____ EXCERTO FORNECIDO

INIMIGOS DA DEMOCRACIA. Francisco Assis escreveu, no Público, que publicações como o Jornal de Notícias e Correio da Manhã «constituem verdadeiros inimigos da democracia». Porque as «actuais linhas editoriais» dessas duas publicações apelam «às piores pulsões populares», que só contribuem «para a degradação de um espaço público que é indispensável para a afirmação de um verdadeiro debate democrático». Devo dizer que aprecio os políticos que enfrentam a comunicação social, e não me refiro aos que o fazem para se defenderem de alguma acusação. Aprecio porque é mais fácil não o fazer, e há muito se demonstrou não ser boa política atacar os media. Dito isto, Assis bem podia, sobre o caso a que se refere, acrescentar mais alguns. Podia, por exemplo, acrescentar o próprio jornal onde escreve, a SIC e a RTP.

________

**PROBLEMAS E TAREFAS**
**a)** Reescreva o trecho do excerto sobre os inimigos da democracia que começa nas palavras "INIMIGOS DA DEMOCRACIA." e termina após "SIC e a RTP.", trocando "comunicação social" por "imprensa".
**b)** Prossiga o excerto sobre os jornais apontados como inimigos da democracia a partir do ponto em que ele termina.

____ DADOS DO EXERCÍCIO

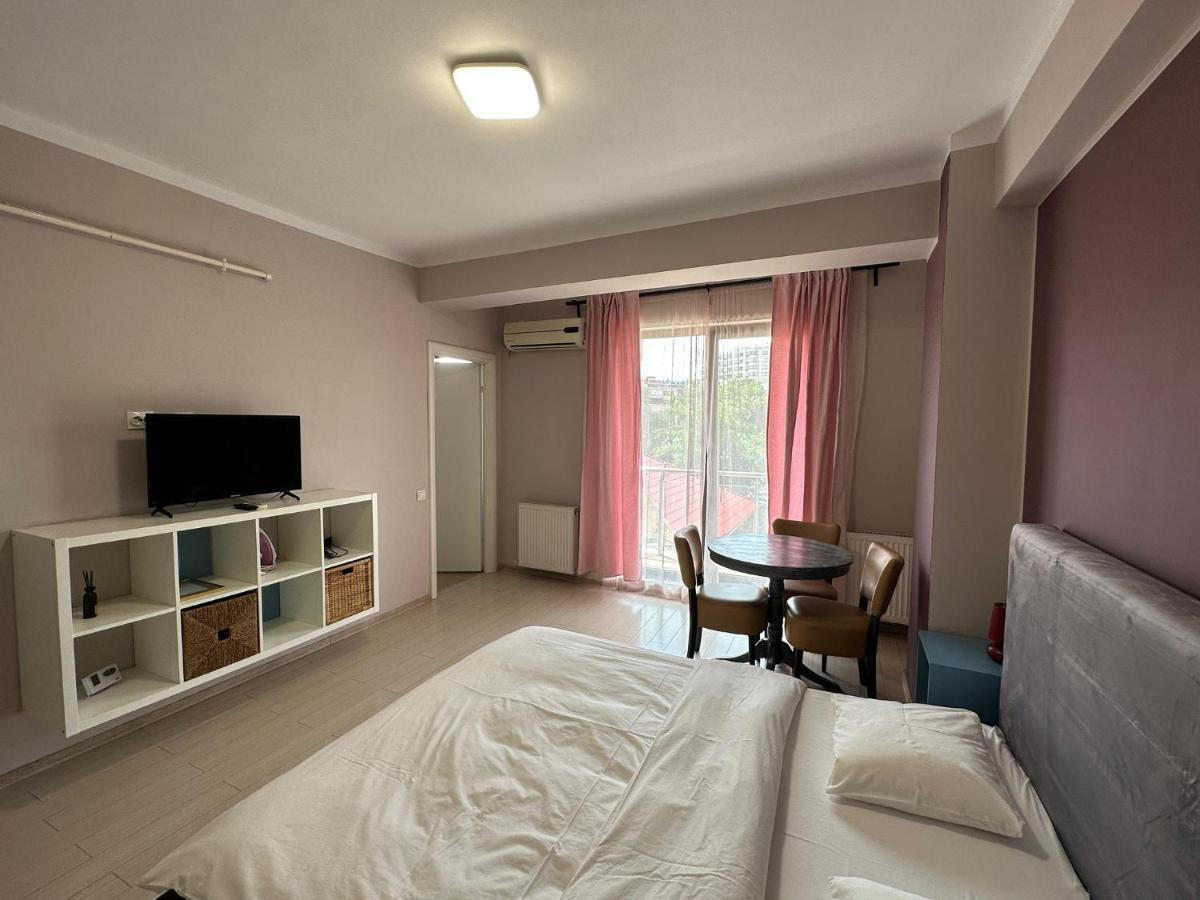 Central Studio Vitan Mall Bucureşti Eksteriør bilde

________
____ DADOS DO EXERCÍCIO

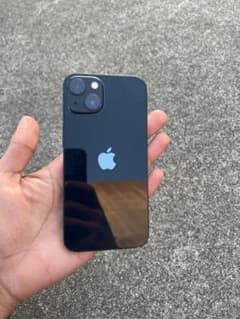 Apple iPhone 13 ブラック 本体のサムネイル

________
____ DADOS DO EXERCÍCIO

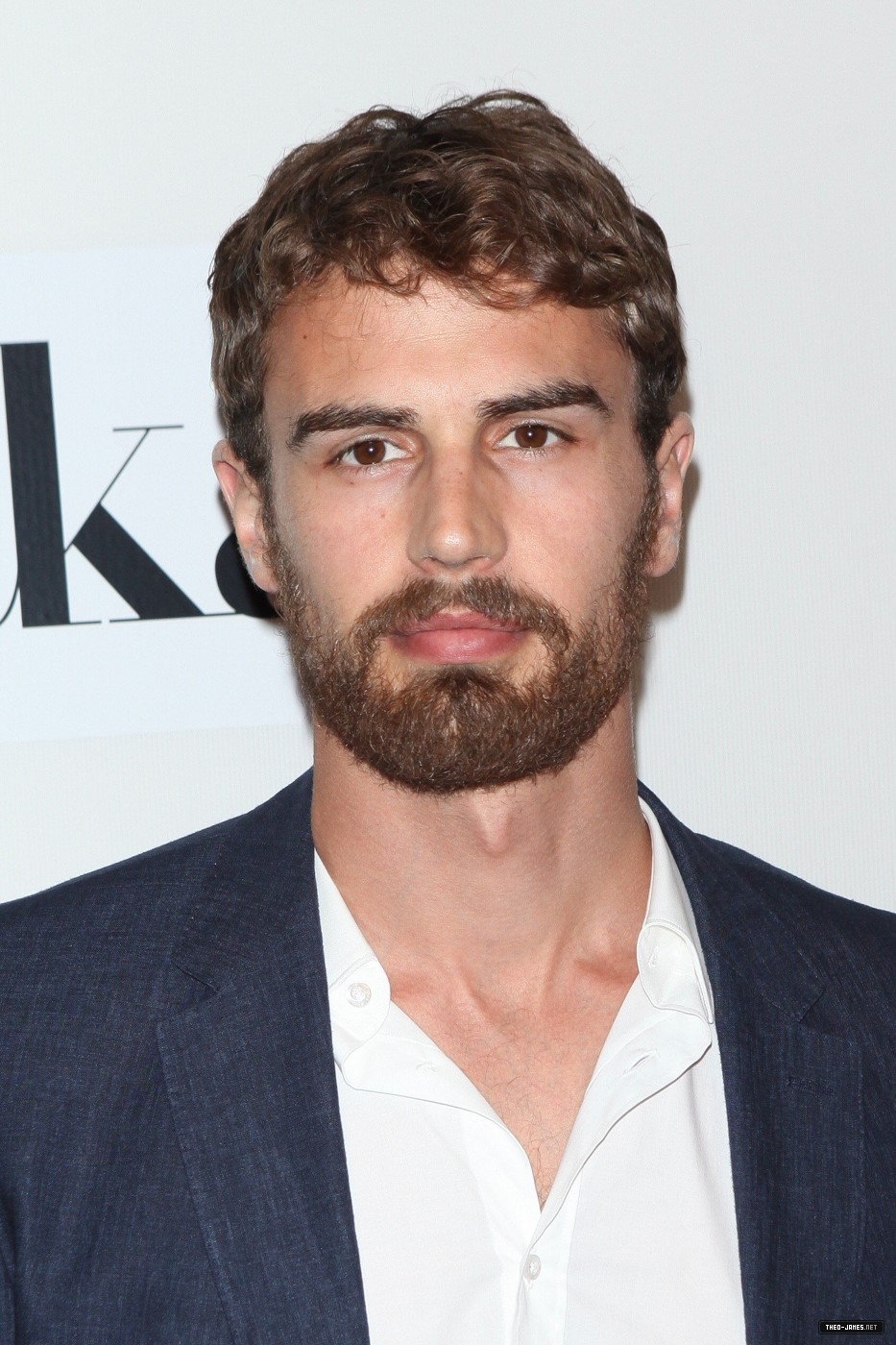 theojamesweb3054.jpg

________

**RESPOSTAS ÀS TAREFAS**
**a)**
INIMIGOS DA DEMOCRACIA. Francisco Assis escreveu, no Público, que publicações como o Jornal de Notícias e Correio da Manhã «constituem verdadeiros inimigos da democracia». Porque as «actuais linhas editoriais» dessas duas publicações apelam «às piores pulsões populares», que só contribuem «para a degradação de um espaço público que é indispensável para a afirmação de um verdadeiro debate democrático». Devo dizer que aprecio os políticos que enfrentam a imprensa, e não me refiro aos que o fazem para se defenderem de alguma acusação. Aprecio porque é mais fácil não o fazer, e há muito se demonstrou não ser boa política atacar os media. Dito isto, Assis bem podia, sobre o caso a que se refere, acrescentar mais alguns. Podia, por exemplo, acrescentar o próprio jornal onde escreve, a SIC e a RTP.

**b)**
27 de setembro de 2012
ENTRE O MAU E O PÉSSIMO. O mais engraçado nesta história de Romney, pelos vistos falsa, foi o modo como a generalidade dos cidadãos, conservadores ou liberais, republicanos ou democráticos, facilmente a tomou por verdadeira. Os americanos já se habituaram de tal modo às gaffes (chamemos-lhe gaffes para simplificar) de Romney que se o candidato republicano amanhã disser que a terra é quadrada já não estranham, nem sorriem. Depois de num jantar de angariação de fundos considerar que mais de metade dos americanos foge aos impostos e vive à custa do Estado, entre outras pérolas do mesmo quilate, já nada espanta em Romney. É por estas e por outras que me preparo, como há quatro anos, para votar Obama, então porque Obama me pareceu o menos mau, agora porque um é mau e o outro péssimo.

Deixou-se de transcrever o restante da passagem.